Calculate your market size.  But, instead of calculating total revenues or total unit sales, try calculating total face-to-face, business-development meetings (FTFBDM).

Imagine you wish to determine the optimal size for your sales team. The normal approach is to start with one of the standard measures of market size (revenues or unit sales) and reason from there.

Sounds fair enough but, it’s the reason from there bit that causes the trouble. The problem is, that there are a bunch of difficult assumptions required to do this reasoning, including:

  1. How many times do accounts change hands each year?
  2. How many of these opportunities will we have the opportunity to bid on?
  3. How much of a salesperson’s capacity is likely to be consumed by each of these opportunities?

So, here’s how the alternate approach works:

  1. Calculate the total number of salespeople operating in your space (the sum of the salespeople you employ, and those employed by your competitors)
  2. Estimate the number of face-to-face, business-development meetings performed by an average salesperson in your space*
  3. Estimate the share of meetings you can reasonably expect to win in the near term**
  4. Divide the product of the first three numbers by your salespeople’s average capacity

The result of this calculation is (in my experience) likely to be a lot more conservative – and much more realistic – than traditional calculations.

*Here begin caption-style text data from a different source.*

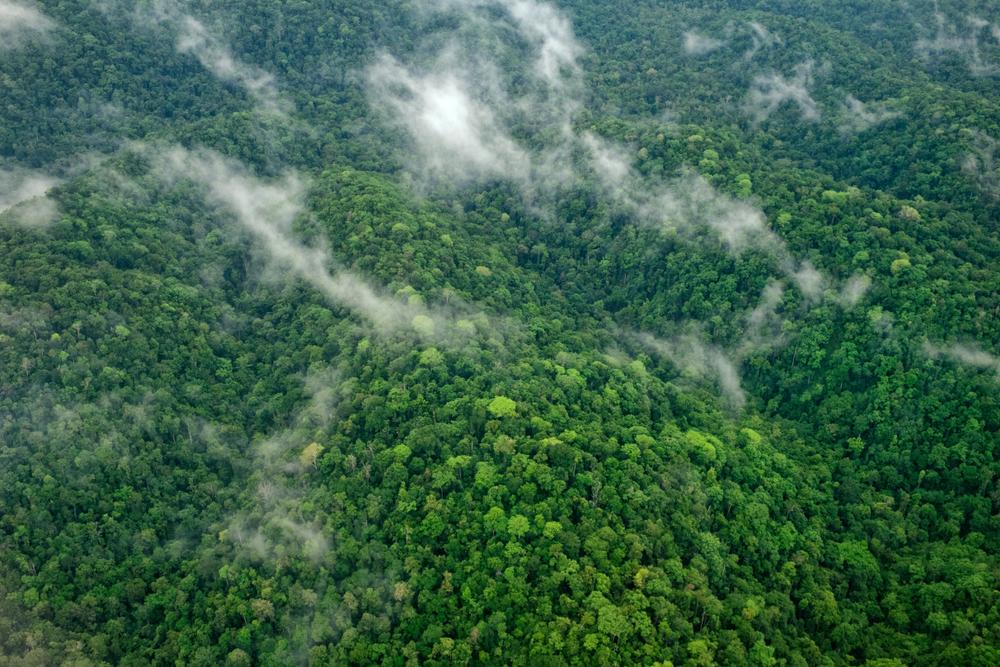 Hutan Papua, Indonesia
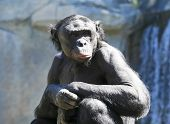 An Old ape Sits Alone on a Sunny Day poster
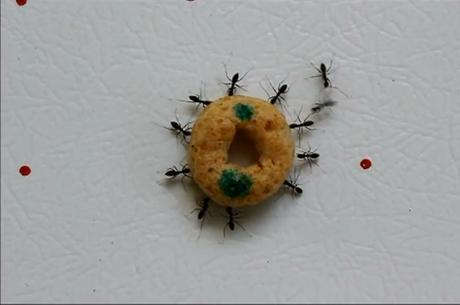 Muitas formigas precisam trabalhar juntas para mover grandes itens
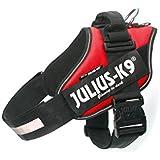 julius-k9 ID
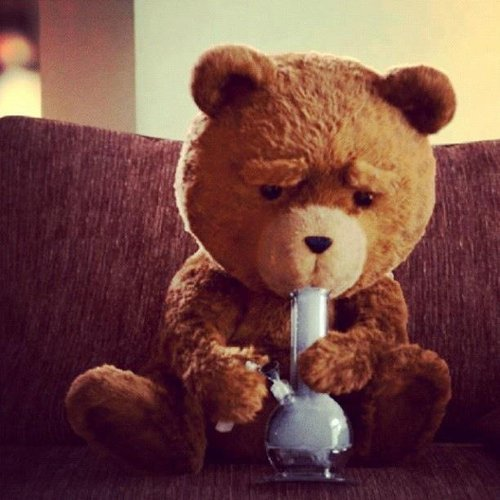 I Love this film  ; TED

Let’s face it, even if your market is $100m in size, if your plans require your sales team to perform 50% of total FTFBDM, you’re certain to fail!

If you are reengineering your sales environment, it pays to be conservative when estimating your requirement for salespeople. You are better off starting with a very small team and focusing on getting that team to 100% utilization rapidly than you are struggling to keep a larger team busy.

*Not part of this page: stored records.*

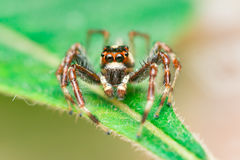 Male Two-striped Jumping Spider Telamonia dimidiata, Salticidae resting and crawling on a green leaf Royalty Free Stock Photos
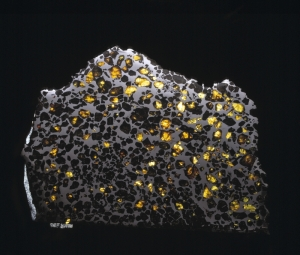 Esquel Meteorite. This meteorite consists of gem-quality olivine embedded within an Fe-Ni matrix. © The Trustees of the Natural History Museum, London
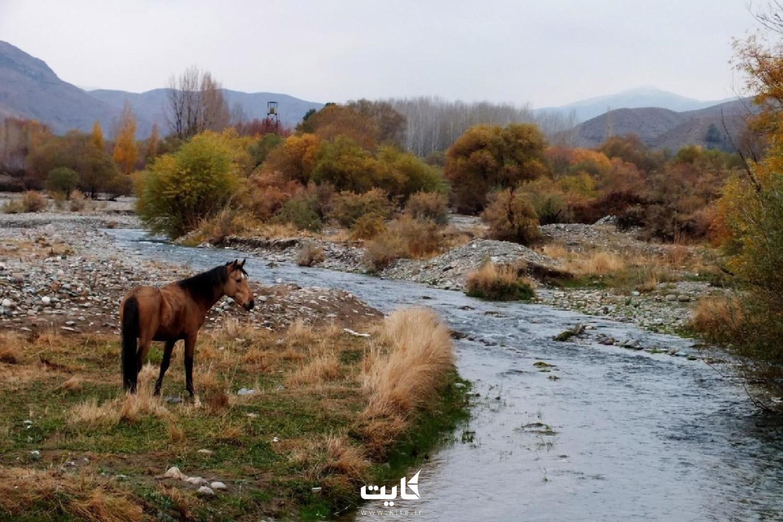 بازدید از پارک ملی خجیر
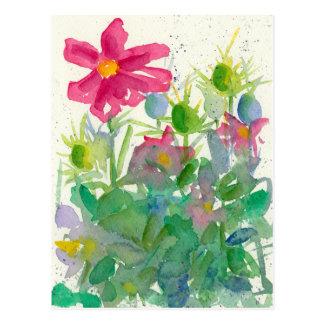 Acuarela rosada del jardín de flores de Nigella Postales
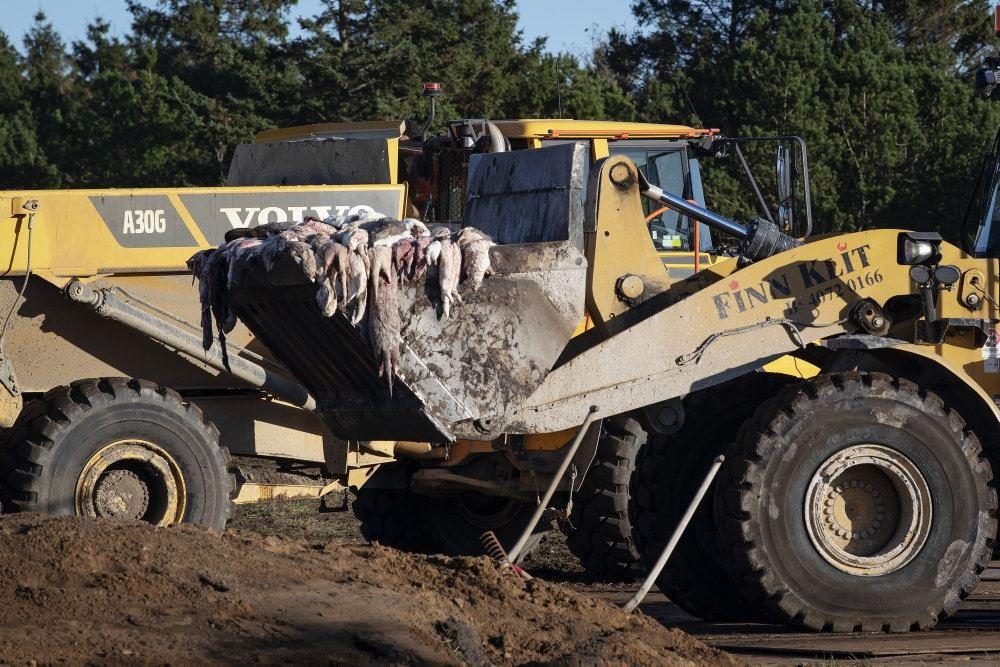gravemaskine med døde mink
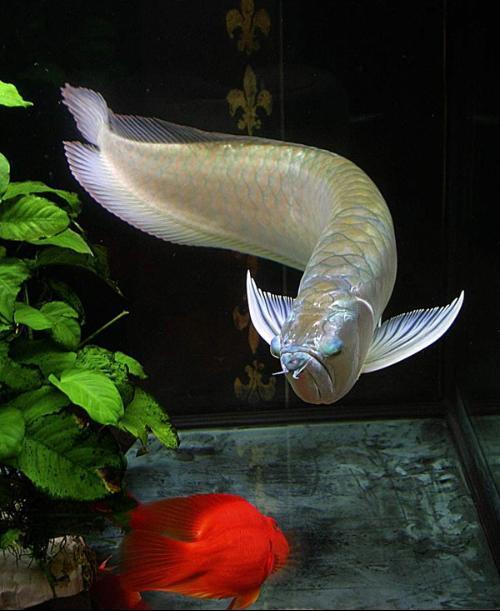 银龙鱼与白金龙鱼的区别?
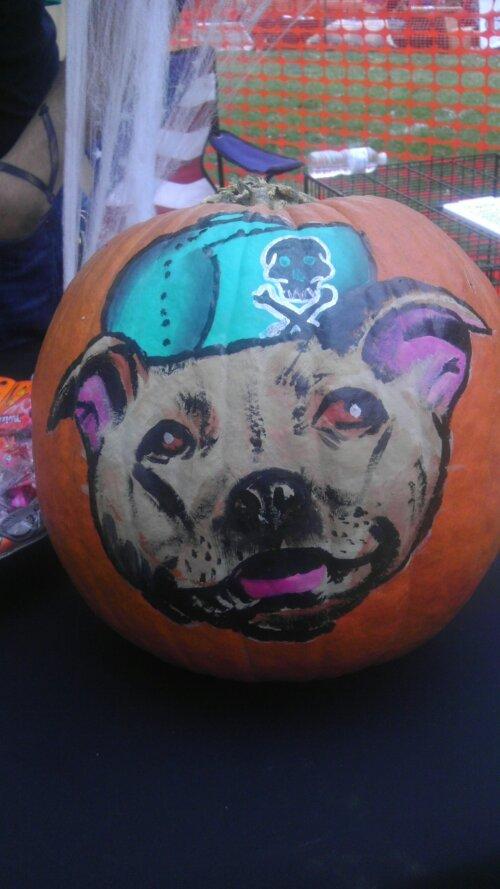 pit bull pumpkin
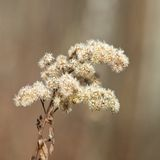 Dry flower in nice blurry natural background Stock Photo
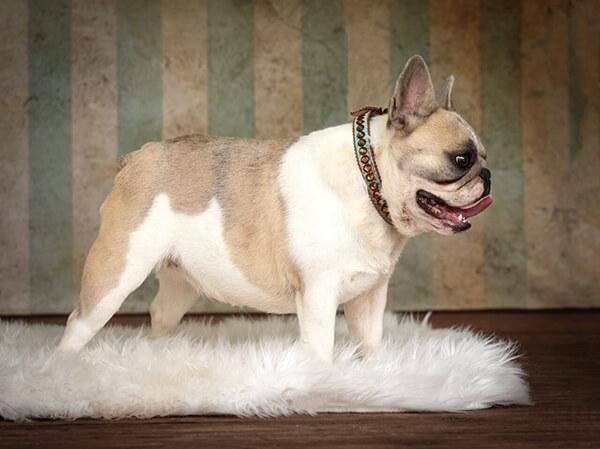 Mini french bulldog puppies for sale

* Estimating the number of face-to-face, business development meetings performed by an average salesperson in your space is easier than it sounds. Start by sitting down with your salespeople and analyzing their calendars (not the CRM, the calendars they actually use on a day-to-day basis). Once you have a count, interview people who have operated in your competitors’ sales teams and determine if their sales environments have a structure similar to yours. (If in doubt, assume two true business-development meetings, per salesperson, per week.)

** Be conservative when estimating the share of FTFBDM.  Remember, even if you are a clear market leader, your customers will still talk to your competitors salespeople on occasion!